» Items:
***

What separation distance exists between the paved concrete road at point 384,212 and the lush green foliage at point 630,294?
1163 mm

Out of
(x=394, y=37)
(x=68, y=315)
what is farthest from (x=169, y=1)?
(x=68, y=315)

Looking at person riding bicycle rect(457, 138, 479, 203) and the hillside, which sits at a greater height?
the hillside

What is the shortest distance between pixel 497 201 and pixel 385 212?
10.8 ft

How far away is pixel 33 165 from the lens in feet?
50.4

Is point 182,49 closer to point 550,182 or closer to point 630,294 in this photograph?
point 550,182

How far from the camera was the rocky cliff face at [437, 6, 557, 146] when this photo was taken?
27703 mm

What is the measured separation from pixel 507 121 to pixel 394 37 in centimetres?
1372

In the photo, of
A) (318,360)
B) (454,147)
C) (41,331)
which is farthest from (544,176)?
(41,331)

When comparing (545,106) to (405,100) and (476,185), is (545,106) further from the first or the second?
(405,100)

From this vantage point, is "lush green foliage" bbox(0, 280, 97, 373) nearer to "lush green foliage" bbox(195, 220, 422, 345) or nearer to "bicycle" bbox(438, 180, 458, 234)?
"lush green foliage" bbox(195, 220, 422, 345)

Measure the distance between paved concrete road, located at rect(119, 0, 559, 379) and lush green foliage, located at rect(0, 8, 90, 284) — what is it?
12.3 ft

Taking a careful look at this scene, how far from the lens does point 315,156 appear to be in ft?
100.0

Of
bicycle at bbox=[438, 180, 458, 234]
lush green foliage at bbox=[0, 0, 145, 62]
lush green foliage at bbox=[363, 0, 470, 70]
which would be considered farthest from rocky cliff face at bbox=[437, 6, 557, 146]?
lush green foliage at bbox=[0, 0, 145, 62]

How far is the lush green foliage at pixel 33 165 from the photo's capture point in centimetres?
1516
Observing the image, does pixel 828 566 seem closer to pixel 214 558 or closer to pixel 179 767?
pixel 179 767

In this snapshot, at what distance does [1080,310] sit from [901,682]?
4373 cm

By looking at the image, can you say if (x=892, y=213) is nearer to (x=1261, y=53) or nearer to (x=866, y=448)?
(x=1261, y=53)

***

» What the exercise asks:
Convert every line of the data above into a JSON list of strings, one string per line, leaving out the blank lines.

» Completed exercise:
[
  "What separation distance exists between the paved concrete road at point 384,212 and the lush green foliage at point 630,294?",
  "1163 mm",
  "Out of",
  "(x=394, y=37)",
  "(x=68, y=315)",
  "what is farthest from (x=169, y=1)?",
  "(x=68, y=315)",
  "Looking at person riding bicycle rect(457, 138, 479, 203) and the hillside, which sits at a greater height?",
  "the hillside",
  "What is the shortest distance between pixel 497 201 and pixel 385 212?",
  "10.8 ft",
  "How far away is pixel 33 165 from the lens in feet?",
  "50.4",
  "Is point 182,49 closer to point 550,182 or closer to point 630,294 in this photograph?",
  "point 550,182",
  "How far from the camera was the rocky cliff face at [437, 6, 557, 146] when this photo was taken?",
  "27703 mm",
  "What is the measured separation from pixel 507 121 to pixel 394 37 in centimetres?",
  "1372",
  "In the photo, of",
  "A) (318,360)",
  "B) (454,147)",
  "C) (41,331)",
  "which is farthest from (544,176)?",
  "(41,331)",
  "When comparing (545,106) to (405,100) and (476,185), is (545,106) further from the first or the second?",
  "(405,100)",
  "From this vantage point, is \"lush green foliage\" bbox(0, 280, 97, 373) nearer to \"lush green foliage\" bbox(195, 220, 422, 345) or nearer to \"bicycle\" bbox(438, 180, 458, 234)?",
  "\"lush green foliage\" bbox(195, 220, 422, 345)",
  "Measure the distance between paved concrete road, located at rect(119, 0, 559, 379) and lush green foliage, located at rect(0, 8, 90, 284) — what is it?",
  "12.3 ft",
  "Taking a careful look at this scene, how far from the lens does point 315,156 appear to be in ft?",
  "100.0",
  "Of",
  "bicycle at bbox=[438, 180, 458, 234]",
  "lush green foliage at bbox=[0, 0, 145, 62]",
  "lush green foliage at bbox=[363, 0, 470, 70]",
  "which would be considered farthest from rocky cliff face at bbox=[437, 6, 557, 146]?",
  "lush green foliage at bbox=[0, 0, 145, 62]",
  "How far is the lush green foliage at pixel 33 165 from the photo's capture point in centimetres?",
  "1516",
  "Observing the image, does pixel 828 566 seem closer to pixel 214 558 or closer to pixel 179 767?",
  "pixel 179 767",
  "In this snapshot, at what distance does [1080,310] sit from [901,682]?",
  "4373 cm",
  "By looking at the image, can you say if (x=892, y=213) is nearer to (x=1261, y=53) or nearer to (x=866, y=448)?",
  "(x=1261, y=53)"
]